USA Hockey’s National Team Development Program, familiarly known in global hockey circles as the NTDP, is now entering its third decade of existence. The “Program” had a humble launch in 1997-98, with little or no fanfare. Today it enjoys its role as a junior hockey machine, a two-year program that generates IIHF medals every January and April. Whether or not it is
the best use of our national governing body’s resources is debatable, but there is no questioning the tangible results of the NTDP, in both team and individual success for American hockey.
The paradigm of small-group sport specialization has a long history worldwide.
Back in the Cold War era, nations behind the Iron Curtain would sequester their elite athletes to improve international results, the Olympics in particular. The Russian Red Army under Viktor Tikhonov comes to mind, with his 11-month-a-year boot camps in Moscow and beyond, a sports dictator who created a global hockey dynasty under his iron fist in the 1970s and ’80s. Despite a slew of gold medals, it left a trail of psychologically scarred players.

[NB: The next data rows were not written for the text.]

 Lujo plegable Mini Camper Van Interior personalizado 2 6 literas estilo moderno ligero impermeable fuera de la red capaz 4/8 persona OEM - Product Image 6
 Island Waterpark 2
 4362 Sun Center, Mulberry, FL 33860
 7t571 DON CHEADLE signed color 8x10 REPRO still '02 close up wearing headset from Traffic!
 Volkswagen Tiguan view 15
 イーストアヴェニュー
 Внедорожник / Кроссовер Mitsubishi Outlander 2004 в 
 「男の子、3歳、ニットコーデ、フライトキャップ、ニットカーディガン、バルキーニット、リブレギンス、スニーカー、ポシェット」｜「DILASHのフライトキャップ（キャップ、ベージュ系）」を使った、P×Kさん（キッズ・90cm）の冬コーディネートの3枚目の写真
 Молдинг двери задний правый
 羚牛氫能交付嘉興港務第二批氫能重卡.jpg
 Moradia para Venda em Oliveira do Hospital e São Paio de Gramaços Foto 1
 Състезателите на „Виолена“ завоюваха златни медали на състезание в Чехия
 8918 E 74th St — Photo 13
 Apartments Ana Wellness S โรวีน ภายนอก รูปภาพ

USA Hockey’s Ben Smith centralized his 2002 Olympic women’s team for not one, but two seasons, taking the best and brightest American student-athletes to the cultural gulag of Lake Placid, Smith doing everything in his power to defend their Olympic gold. The result was disheartening — his team lost the gold-medal game to Canada on home soil. After the Games, his troops were ill, burned out and couldn’t get out of their uniforms fast enough, eager to enjoy freedom away from the rink.